The only complaints were relatively heavy steering, the lack of the Escort’s “get up and go” character, and an ageing bodyshell. What they didn’t know was that the styling arguably never got any better than the mark I cabriolet.

By 1988, the XR3i convertible had replaced the 1.6i, the Astra GTE had its own topless model, and the exciting Peugeot 205 CTi had thrown down a new challenge to the ageing Golf.

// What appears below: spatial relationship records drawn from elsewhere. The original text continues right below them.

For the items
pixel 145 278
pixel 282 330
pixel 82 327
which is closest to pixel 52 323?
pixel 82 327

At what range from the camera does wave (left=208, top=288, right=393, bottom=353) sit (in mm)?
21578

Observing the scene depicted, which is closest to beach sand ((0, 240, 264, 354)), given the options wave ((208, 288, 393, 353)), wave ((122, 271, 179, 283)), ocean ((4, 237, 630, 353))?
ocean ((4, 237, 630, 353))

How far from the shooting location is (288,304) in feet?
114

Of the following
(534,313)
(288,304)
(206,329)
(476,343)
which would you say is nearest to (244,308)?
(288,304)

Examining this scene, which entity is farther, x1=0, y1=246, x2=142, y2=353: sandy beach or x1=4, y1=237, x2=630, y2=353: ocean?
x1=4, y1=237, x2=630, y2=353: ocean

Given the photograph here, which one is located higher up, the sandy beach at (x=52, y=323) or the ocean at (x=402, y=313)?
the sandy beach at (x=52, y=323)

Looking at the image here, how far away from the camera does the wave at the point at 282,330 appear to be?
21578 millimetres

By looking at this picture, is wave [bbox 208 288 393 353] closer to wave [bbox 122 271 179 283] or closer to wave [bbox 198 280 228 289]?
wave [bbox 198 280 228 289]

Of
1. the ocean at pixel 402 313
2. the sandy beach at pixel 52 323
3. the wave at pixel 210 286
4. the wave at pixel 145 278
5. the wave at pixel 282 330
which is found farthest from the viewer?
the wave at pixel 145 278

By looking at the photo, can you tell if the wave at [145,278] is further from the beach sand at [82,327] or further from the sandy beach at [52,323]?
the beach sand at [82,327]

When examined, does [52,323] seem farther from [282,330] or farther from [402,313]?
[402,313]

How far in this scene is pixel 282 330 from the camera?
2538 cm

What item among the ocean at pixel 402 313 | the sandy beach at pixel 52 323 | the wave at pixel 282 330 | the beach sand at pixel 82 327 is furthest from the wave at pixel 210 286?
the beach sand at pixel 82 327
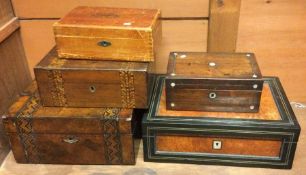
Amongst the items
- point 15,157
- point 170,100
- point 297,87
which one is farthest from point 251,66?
point 15,157

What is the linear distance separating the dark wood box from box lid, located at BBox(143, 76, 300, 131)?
0.32 ft

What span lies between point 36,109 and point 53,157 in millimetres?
163

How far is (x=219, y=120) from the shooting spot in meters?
1.01

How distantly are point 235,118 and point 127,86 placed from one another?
1.10ft

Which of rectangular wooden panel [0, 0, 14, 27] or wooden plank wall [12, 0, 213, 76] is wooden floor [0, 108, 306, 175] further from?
rectangular wooden panel [0, 0, 14, 27]

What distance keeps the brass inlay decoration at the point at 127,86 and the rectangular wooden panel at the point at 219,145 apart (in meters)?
0.14

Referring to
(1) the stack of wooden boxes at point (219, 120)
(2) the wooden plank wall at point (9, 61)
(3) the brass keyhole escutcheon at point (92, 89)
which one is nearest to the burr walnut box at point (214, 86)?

The Golf was now wearing a new “Clipper” bodyshell, with moulded bumpers, integrated front and rear spoilers, plus a side skirt and wheel arch extensions.

VW Golf GTi Cabriolet

All bar the Peugeot could be seen off with ease. In a group test in CAR magazine, the Golf won everywhere apart from in the “fun factor”, with the “lightweight, flimsy quality” of the CTi not enough to prevent it from nabbing top spot.

Never mind the quality, feel the fun.

The mark I cabriolet shape continued for another five years, with an optional power hood introduced in 1990 and a variety of special editions tiding the cabriolet over until the new mark III finally ended the “classic shape” Golf once and for all.

The Golf GTi was an instant hit and a sure-fire future classic when it was launched, and now it’s regarded as a bona-fide legend and one of the best, and most significant, cars ever made.

These days, cars range in price from £3,000 for a runner up to £25,000 for a mint condition car.